What are the biggest problems in the dietary supplements market, and will changing DSHEA fix them?

Dietary supplement industry leaders acknowledge that certain problems plague the industry. Bad actors selling subpar or even illegal products are front and center, but there are also regulatory weaknesses, a dearth of FDA enforcement resources, and a lack of clarity in the law that hamper even responsible companies who are producing good products. What’s the remedy? For years, industry insiders—and outsiders—have debated whether changing the longtime U.S. law governing supplements, the Dietary Supplement Health and Education Act of 1994 (DSHEA), would help solve some of these challenges. (This hypothetical revision has been dubbed “DSHEA 2.0.”) For the past few years, FDA has also expressed interest in “modernizing” supplement regulations to address residual problems and better meet the needs of today’s growing market—a market that started at around $4 billion in the U.S. in 1994 when DSHEA was signed and is now approximately worth $50 billion, per Nutrition Business Journal estimates.

What are the supplement market’s biggest problems, and would amending the hard-won, founding piece of legislation that’s governed supplements for nearly three decades do good—or do harm? Moreover, realistically speaking, could the law be changed in today’s political environment?

The Council for Responsible Nutrition (CRN; Washington, DC) hosted a joint webcast on April 28 together with Informa, titled “Careful What You Wish For: Pitfalls & Booby Traps of DSHEA 2.0,” during which industry experts discussed the needs and the possibilities.

Problems Persist

Among the many problems discussed during the webcast, a few stood out especially.

Generally Recognized as Safe

Notably, the webcast included a speaker from the Center for Science in the Public Interest, a group known to be critical of the dietary supplements industry. Laura MacCleery, CSPI’s director of strategy and program, said one major problem CSPI sees is that many supplement companies are using Generally Recognized as Safe (GRAS) self-determinations for food to get their products into the dietary supplements market instead of submitting new dietary ingredient (NDI) notifications for supplements to FDA—a concept some refer to as an NDI “loophole.”

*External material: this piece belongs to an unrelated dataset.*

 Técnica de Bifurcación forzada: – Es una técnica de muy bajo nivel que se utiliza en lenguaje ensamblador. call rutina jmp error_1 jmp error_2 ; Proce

This route to market seemed to be sanctioned in FDA’s original 2011 NDI draft guidance (the document outlining how FDA intends to regulate supplements per DSHEA). In it, the agency stated that ingredients that are present in the food supply that have either been self-determined by a company to be GRAS—that is, to have “reasonable certainty of no harm under the intended use conditions”—or whose GRAS notifications have been submitted to FDA in turn do not need to submit an NDI notification to FDA before using the ingredient in dietary supplements. (Nutritional Outlook guest authors Robert McQuate and Richard Kraska previously wrote about this process here.) FDA’s updated 2016 version of the NDI draft guidance, it should be noted, was less clear on whether the agency would still allow this route for GRAS self-determinations, something Nutritional Outlook wrote about here.

Nonetheless, many companies today self-determine their supplement ingredients under the GRAS framework. The problem is, MacCleery said, that the dosage of an ingredient that was determined to be safe in food might be much lower than the dosage that would ultimately be used in a dietary supplement. In short, she said, the GRAS safety evaluation a company might have conducted on an ingredient for food use might not reflect the safety of the ingredient used at a higher dose in a supplement.

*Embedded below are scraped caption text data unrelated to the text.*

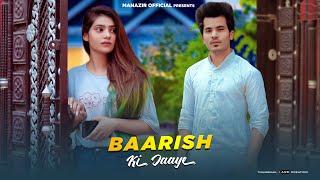 Baarish Ki Jaaye   Love Story   New Hindi Song 2021   Jaani   B Praak   Manazir & Kareena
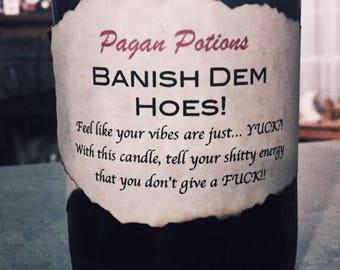 Banish dem Hoes!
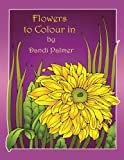 Flowers to Colour In (Coloring Books)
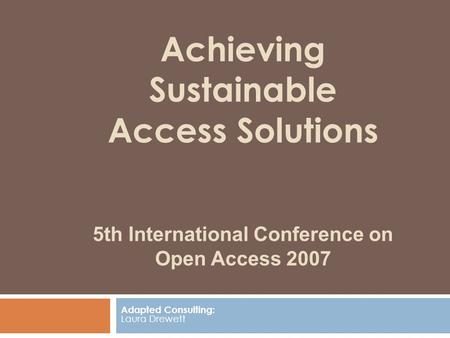 Achieving Sustainable Access Solutions 5th International Conference on Open Access 2007 Adapted Consulting: Laura Drewett.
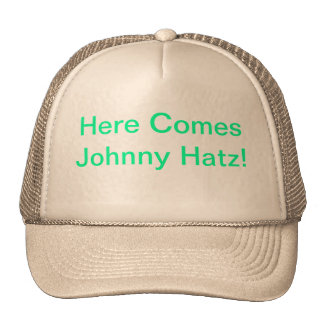 Here comes Johnny Hatz! Cap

“I think that GRAS notifications are generally not a great substitute for an NDI because they probably cover food uses and not all the conditions of use in a dietary supplement form,” she said. GRAS determinations “wouldn’t cover and actually shouldn’t be replacing the need for an NDI for other conditions of use that have higher levels of concentration in the product.”

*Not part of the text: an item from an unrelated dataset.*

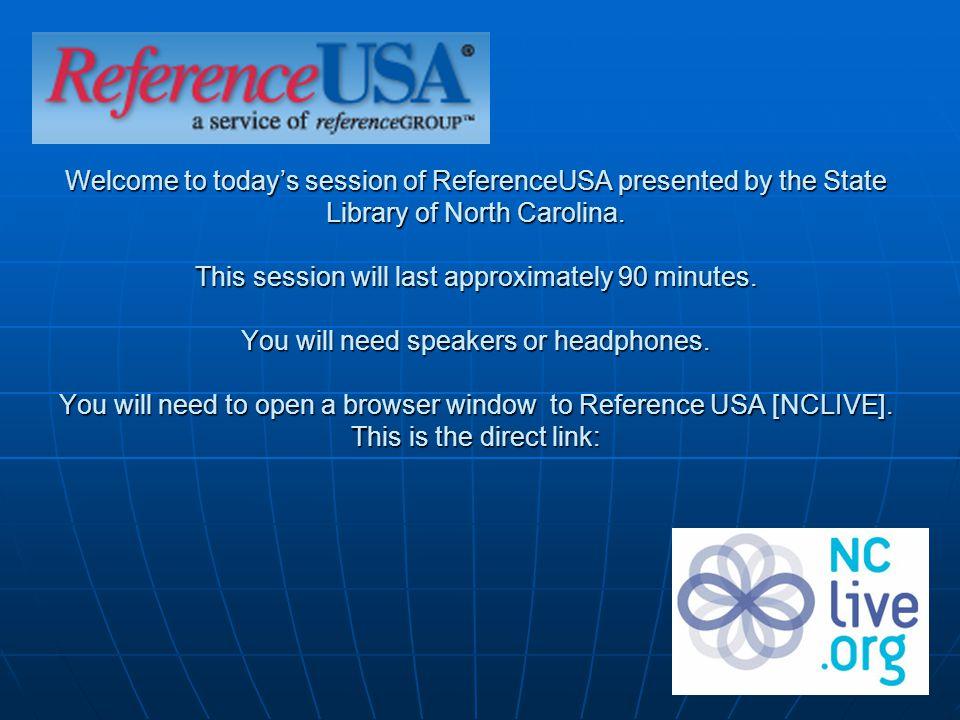 Session Handouts at Google Docs ReferenceUSA Presentation: ReferenceUSA Exercises:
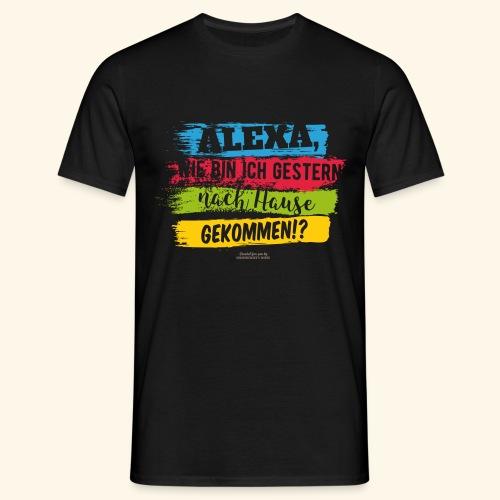 Alexa, Heimweg - Männer T-Shirt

Another webcast speaker, attorney Will Woodlee, partner at Kleinfeld, Kaplan & Becker LLP, pointed out a separate problem. Currently, regulations state that companies do not need to submit an NDI notification if the ingredient is already present in the food supply and would be used in the same form, and not chemically altered, in a dietary supplement. However, he said, the definition of what “chemically altered” comprises is unclear in the law and in FDA’s draft guidance documents. As a result, he said, “there’s been some conflict between what industry thinks chemically altered means, what Congress thought chemically altered meant, and what FDA thinks chemically altered means.”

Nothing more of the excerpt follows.